Gioia
VII settimana –
Tre soli versetti, per esprimere tutta la fatica di essere discepoli senza mai diventare – più o meno consapevolmente – dei “portaborse” interessati a servire il proprio padrone per trarne qualche vantaggio per la propria posizione. Giovanni si fa interprete, non solo del disagio che serpeggia nel gruppo dei discepoli, ma pure – suo malgrado – di quel sentimento di superiorità che deve essere rivelato perché rischia di ammalare il cuore di quanti, pur essendo piccoli d’animo, hanno la fortuna di vivere accanto a persone dal cuore grande: <Maestro, abbiamo visto uno che scacciava demoni nel tuo nome e volevamo impedirglielo, perché non ci seguiva> (Mc 9, 38). Giovanni, candidamente, rivela la malattia che già ha attentato il suo cuore, un cuore di discepolo che, in realtà, si mette al posto del Maestro benché il titolo sia riservato, apparentemente, solo a Gesù: <non ci seguiva>! Da parte sua il Signore Gesù non esita ad agire con la sapienza del medico e, ben prima che accada, cerca di ribaltare il modo di leggere la realtà con un’espressione di rara efficacia – <chi non è contro di noi è per noi> (9, 40) – premurandosi così di distinguere accuratamente la sua persona da quella del gruppo dei discepoli: <non c’è nessuno che faccia un miracolo nel mio nome e subito possa parlare male di me> (9, 39).

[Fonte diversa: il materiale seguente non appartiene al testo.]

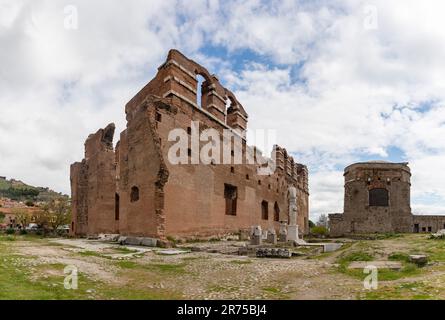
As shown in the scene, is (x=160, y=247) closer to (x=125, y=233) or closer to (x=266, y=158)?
(x=125, y=233)

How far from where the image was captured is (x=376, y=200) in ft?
136

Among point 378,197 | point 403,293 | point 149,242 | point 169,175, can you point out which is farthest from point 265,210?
point 403,293

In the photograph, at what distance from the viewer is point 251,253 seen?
1312cm

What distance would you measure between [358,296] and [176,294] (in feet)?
9.85

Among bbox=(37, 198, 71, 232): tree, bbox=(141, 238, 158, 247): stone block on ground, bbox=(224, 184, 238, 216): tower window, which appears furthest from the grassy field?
bbox=(37, 198, 71, 232): tree

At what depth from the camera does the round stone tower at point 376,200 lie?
4056cm

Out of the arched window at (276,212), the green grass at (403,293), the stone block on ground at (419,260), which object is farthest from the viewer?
the arched window at (276,212)

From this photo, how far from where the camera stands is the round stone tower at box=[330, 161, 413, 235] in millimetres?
40562

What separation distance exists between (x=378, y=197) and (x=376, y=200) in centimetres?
44

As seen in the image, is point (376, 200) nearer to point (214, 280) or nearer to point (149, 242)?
point (149, 242)

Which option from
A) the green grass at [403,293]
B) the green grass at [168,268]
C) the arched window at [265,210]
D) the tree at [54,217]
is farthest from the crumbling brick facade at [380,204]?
the green grass at [403,293]

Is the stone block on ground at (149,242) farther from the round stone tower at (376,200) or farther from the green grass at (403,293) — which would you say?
the round stone tower at (376,200)
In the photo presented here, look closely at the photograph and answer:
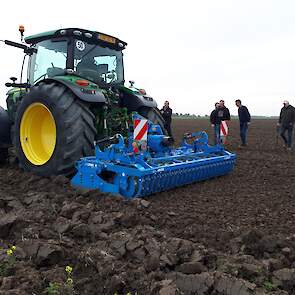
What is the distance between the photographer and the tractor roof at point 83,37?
5598mm

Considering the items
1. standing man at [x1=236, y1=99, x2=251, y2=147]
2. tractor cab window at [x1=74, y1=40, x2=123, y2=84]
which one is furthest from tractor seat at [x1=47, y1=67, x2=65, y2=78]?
standing man at [x1=236, y1=99, x2=251, y2=147]

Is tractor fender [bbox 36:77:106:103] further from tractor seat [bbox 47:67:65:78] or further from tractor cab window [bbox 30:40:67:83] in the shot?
Answer: tractor cab window [bbox 30:40:67:83]

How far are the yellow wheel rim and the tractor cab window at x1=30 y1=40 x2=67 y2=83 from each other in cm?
69

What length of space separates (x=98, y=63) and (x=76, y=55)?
1.81 feet

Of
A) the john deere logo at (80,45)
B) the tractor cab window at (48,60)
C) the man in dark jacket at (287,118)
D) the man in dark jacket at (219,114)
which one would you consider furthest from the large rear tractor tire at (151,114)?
the man in dark jacket at (287,118)

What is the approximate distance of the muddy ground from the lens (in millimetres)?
2436

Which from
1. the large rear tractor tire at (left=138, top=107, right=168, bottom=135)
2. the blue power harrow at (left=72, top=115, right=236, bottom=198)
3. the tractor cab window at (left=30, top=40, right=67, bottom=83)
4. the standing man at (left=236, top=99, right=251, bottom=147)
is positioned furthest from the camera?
the standing man at (left=236, top=99, right=251, bottom=147)

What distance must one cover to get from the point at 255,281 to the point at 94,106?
3633mm

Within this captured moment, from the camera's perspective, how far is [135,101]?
21.1 feet

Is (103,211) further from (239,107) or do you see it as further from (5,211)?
(239,107)

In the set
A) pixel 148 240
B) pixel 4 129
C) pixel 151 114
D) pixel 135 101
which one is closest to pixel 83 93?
pixel 135 101

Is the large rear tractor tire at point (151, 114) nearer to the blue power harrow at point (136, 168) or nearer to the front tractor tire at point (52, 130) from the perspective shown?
the blue power harrow at point (136, 168)

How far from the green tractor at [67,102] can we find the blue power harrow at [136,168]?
34 centimetres

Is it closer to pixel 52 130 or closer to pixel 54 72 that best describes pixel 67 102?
pixel 52 130
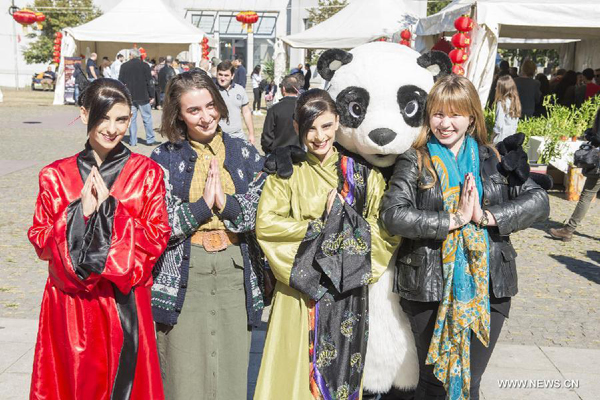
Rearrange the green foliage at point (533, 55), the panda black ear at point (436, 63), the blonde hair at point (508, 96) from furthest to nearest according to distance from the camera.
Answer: the green foliage at point (533, 55) < the blonde hair at point (508, 96) < the panda black ear at point (436, 63)

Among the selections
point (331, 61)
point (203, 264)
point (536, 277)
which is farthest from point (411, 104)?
point (536, 277)

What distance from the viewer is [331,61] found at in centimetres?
309

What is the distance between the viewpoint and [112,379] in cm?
256

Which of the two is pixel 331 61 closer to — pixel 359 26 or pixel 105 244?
pixel 105 244

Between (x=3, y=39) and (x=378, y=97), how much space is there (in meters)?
41.6

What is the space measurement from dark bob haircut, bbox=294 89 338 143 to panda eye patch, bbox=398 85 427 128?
1.13ft

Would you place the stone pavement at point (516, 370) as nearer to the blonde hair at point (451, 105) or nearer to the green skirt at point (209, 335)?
the green skirt at point (209, 335)

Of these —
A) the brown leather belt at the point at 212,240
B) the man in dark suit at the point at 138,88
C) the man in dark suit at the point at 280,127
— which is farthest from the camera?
the man in dark suit at the point at 138,88

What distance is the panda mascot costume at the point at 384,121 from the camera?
2832 mm

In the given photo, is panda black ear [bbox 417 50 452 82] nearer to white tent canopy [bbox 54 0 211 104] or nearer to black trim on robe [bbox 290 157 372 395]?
black trim on robe [bbox 290 157 372 395]

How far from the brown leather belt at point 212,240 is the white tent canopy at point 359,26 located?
37.6 feet

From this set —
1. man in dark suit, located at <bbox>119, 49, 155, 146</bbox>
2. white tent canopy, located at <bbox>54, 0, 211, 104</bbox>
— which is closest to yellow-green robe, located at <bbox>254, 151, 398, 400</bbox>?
man in dark suit, located at <bbox>119, 49, 155, 146</bbox>

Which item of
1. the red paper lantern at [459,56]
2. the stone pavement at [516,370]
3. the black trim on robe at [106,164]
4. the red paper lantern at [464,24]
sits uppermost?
the red paper lantern at [464,24]

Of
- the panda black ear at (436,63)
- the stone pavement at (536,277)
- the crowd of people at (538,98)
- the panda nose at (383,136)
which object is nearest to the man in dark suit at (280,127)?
the stone pavement at (536,277)
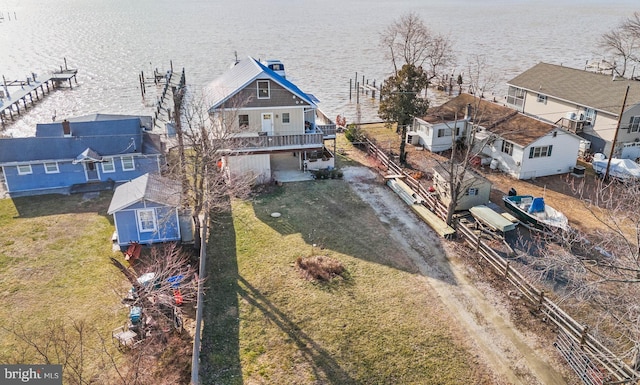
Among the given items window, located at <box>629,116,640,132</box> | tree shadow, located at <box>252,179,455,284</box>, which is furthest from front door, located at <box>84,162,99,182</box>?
window, located at <box>629,116,640,132</box>

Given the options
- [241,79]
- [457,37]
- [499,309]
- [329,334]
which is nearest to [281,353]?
[329,334]

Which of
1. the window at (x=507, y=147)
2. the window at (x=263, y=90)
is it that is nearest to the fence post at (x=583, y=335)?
the window at (x=507, y=147)

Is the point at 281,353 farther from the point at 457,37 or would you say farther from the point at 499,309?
the point at 457,37

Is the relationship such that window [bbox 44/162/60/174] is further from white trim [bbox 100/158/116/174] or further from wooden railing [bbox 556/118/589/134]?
wooden railing [bbox 556/118/589/134]

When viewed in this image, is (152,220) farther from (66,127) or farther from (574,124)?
(574,124)

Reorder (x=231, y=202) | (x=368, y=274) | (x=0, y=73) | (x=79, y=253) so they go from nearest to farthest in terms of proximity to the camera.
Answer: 1. (x=368, y=274)
2. (x=79, y=253)
3. (x=231, y=202)
4. (x=0, y=73)

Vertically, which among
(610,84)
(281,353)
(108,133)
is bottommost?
(281,353)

Ciò che tradisce il discepolo Giovanni – e ciò che spesso tradisce anche noi come discepoli – è quel sottile senso di amarezza nei confronti degli altri quando non sono riconducibili ai nostri schemi e ai nostri parametri. Ciò che illumina ancora una volta il volto di Cristo è questa sua capacità di non sentire mai la concorrenza del bene che ci può essere negli altri, ma di essere in grado di riconoscerlo, di ammirarlo, di additarlo con quella serenità e quella gioia che rendono la vita più semplice e più bella. La prima lettura ci offre un criterio di discernimento per misurare e rettificare il nostro modo di entrare in contatto con la realtà che sta dentro di noi e che si muove attorno a noi: <Chi ama la sapienza ama la vita, chi la cerca di buon mattino sarà ricolmo di gioia> (Sir 4, 12). La gioia è sempre il segno distintivo di una libertà interiore che ci permette di guardare agli altri con un senso di meraviglia, e con un rispetto tale che arriva persino a lasciare che l’altro sia, non solo diverso da noi, ma persino che ci sia contro: <Se egli invece batte una falsa strada, lo lascerà andare e lo consegnerà alla sua rovina> (Sir 4, 19).
Il salmista non fa che confermare quest’atmosfera di serenità. Essa ha bisogno di una buona dose di distacco: <Grande pace per chi ama la tua legge: nel suo cammino non trova inciampo> (Sal 118, 165). La parola e i gesti del Signore Gesù ci chiedono di essere discepoli sereni e gioiosi, per nulla preoccupati di garantirci una sorta di controllo totale sui doni che ci vengono dal nostro Maestro e che non sono nostri, ma che appartengono veramente a tutti, persino quando noi rischiamo di pensare o di augurarci il contrario. Sentiamo e accogliamo l’invito del Signore a resistere alla tentazione del sospetto per vivere nella gioia di chi abita all’altezza del proprio cuore, credendo che gli altri facciano altrettanto.